Extract to read
★ ★ ★

This is the mail archive of the gcc-prs@gcc.gnu.org mailing list for the GCC project.


Index Nav: [Date Index] [Subject Index] [Author Index] [Thread Index]
Message Nav: [Date Prev] [Date Next] [Thread Prev] [Thread Next]

Re: c++/2673


The following reply was made to PR c++/2673; it has been noted by GNATS.

From: "Uwe F. Mayer" <mayer@tux.org>
To: <gcc-gnats@gcc.gnu.org>
Cc: <pme@gcc.gnu.org>
Subject: Re: c++/2673
Date: Sun, 29 Apr 2001 11:42:42 -0400 (EDT)

 I am withdrawing my bug report with Synopsis: c++ calls by value instead
 of by reference. It is not a bug but bad code. In the example code the
 call is actually made as a call-by-reference, it just happens that I am
 using "d" twice in the same statement, and the compiler can evaluate the
 pieces of the statement any way it seems fit. In this case "d" gets
 evaluated before the side-effect of the call to "f" occurs. This is
 similar to the old textbook example of not using j=++i+i, where the
 results are system dependent.

★ ★ ★

(Items stored from a collection)
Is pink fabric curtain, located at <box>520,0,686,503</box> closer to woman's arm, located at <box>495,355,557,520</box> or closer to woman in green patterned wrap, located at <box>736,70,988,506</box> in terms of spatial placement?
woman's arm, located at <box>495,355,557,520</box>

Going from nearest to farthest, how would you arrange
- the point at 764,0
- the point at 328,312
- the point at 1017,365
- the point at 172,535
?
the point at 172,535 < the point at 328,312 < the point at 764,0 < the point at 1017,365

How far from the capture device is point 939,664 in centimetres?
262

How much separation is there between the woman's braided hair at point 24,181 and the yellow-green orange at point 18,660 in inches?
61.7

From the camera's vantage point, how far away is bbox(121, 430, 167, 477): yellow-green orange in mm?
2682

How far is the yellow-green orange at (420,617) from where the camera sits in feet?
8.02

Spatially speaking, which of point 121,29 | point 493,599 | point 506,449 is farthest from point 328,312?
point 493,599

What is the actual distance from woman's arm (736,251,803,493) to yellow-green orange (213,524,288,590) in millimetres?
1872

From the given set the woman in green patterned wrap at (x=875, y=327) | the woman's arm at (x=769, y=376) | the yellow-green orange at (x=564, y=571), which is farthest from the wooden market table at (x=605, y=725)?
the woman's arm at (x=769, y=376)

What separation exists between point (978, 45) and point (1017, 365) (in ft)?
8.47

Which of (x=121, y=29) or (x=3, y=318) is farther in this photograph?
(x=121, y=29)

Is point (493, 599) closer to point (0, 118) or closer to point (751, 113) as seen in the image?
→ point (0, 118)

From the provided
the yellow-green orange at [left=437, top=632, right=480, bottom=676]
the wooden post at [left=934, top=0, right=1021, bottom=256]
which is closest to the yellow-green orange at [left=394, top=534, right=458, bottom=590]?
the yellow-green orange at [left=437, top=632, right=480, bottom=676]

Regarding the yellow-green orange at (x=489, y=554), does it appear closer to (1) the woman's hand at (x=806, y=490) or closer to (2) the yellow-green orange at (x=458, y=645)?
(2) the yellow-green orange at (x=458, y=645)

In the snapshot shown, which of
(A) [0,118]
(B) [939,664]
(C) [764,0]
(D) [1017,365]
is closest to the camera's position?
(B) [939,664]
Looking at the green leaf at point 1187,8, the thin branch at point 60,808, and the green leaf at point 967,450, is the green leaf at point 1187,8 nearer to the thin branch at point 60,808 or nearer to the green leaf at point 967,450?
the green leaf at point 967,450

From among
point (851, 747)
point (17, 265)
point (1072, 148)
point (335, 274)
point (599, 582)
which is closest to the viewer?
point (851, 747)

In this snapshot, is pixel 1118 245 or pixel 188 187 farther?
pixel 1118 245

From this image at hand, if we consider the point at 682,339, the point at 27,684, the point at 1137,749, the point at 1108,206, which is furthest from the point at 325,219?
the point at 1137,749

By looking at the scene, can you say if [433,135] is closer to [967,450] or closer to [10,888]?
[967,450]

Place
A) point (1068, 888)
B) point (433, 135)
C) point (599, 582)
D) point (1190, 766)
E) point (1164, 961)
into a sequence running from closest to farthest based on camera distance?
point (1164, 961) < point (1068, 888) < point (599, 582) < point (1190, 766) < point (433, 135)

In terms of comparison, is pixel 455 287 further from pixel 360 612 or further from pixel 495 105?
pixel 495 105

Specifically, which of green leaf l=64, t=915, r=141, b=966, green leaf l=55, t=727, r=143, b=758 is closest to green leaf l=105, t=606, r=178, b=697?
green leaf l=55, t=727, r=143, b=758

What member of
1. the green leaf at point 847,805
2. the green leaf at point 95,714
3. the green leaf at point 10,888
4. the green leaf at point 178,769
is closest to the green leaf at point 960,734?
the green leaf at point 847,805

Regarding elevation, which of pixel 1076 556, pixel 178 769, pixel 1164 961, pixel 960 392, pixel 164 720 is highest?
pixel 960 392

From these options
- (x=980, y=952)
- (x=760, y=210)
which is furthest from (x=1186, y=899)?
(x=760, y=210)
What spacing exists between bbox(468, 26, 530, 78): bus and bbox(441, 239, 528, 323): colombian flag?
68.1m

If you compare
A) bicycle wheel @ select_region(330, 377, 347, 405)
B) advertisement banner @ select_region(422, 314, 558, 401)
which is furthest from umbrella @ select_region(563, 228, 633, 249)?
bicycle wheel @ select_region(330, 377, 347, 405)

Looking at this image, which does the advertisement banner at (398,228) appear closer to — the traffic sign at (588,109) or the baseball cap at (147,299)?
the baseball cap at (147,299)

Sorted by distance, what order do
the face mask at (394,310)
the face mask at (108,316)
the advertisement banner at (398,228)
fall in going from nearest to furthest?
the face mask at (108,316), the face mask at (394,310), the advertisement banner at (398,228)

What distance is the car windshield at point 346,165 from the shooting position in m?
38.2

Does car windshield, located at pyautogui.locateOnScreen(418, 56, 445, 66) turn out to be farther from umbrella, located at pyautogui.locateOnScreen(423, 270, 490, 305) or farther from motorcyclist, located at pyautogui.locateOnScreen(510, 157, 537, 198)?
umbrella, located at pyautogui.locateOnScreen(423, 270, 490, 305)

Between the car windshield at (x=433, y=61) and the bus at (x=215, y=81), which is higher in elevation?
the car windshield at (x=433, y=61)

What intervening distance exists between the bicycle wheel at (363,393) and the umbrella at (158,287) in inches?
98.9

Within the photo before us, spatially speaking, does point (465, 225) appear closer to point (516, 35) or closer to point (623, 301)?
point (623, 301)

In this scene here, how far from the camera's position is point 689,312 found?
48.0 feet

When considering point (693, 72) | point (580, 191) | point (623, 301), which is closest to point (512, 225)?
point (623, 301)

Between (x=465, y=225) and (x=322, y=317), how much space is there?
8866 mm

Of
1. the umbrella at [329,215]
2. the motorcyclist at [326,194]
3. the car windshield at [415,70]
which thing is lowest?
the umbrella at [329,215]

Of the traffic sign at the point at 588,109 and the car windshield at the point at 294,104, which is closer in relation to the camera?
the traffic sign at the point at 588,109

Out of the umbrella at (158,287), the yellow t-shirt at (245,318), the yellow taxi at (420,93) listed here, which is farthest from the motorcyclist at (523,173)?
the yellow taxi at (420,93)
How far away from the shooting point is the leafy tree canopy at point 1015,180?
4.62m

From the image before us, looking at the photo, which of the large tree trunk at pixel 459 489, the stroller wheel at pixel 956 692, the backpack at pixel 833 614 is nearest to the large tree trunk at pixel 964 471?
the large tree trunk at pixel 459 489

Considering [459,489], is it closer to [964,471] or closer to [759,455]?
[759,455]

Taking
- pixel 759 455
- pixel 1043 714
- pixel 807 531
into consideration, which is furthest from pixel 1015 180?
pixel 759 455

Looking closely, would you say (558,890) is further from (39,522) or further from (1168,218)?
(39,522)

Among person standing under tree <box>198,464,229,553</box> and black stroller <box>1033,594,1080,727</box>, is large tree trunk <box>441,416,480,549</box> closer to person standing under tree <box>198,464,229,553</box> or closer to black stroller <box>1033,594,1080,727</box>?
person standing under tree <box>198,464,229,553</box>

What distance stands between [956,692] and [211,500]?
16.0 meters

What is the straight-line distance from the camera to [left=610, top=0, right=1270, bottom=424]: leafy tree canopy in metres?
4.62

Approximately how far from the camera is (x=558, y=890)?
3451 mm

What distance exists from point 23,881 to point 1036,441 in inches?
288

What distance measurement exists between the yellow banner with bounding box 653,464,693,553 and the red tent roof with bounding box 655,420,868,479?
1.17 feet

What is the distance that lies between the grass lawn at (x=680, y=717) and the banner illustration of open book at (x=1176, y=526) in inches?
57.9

★ ★ ★

Set exercise A
Collect every line of the records that contains the word "away", treating uppercase and lowercase as different.
Set exercise B
Resume the mailing-list message about the withdrawn C++ bug report, picking up right after its final sentence.
The text and the records come from separate, unrelated sources.

Right answer A
From the camera's vantage point, how far away is bbox(121, 430, 167, 477): yellow-green orange in mm?
How far away from the shooting point is the leafy tree canopy at point 1015,180?

Right answer B
 
 #include <iostream>
 using namespace std;
 
 double f(double& x)
 { x=1; return 2; }
 
 int main() {
    double d=5;
    // bad code: the line below produces false output of "2    5"
    cout << f(d) << "\t" << d << endl;
    // the line below produces correct output of "2    1"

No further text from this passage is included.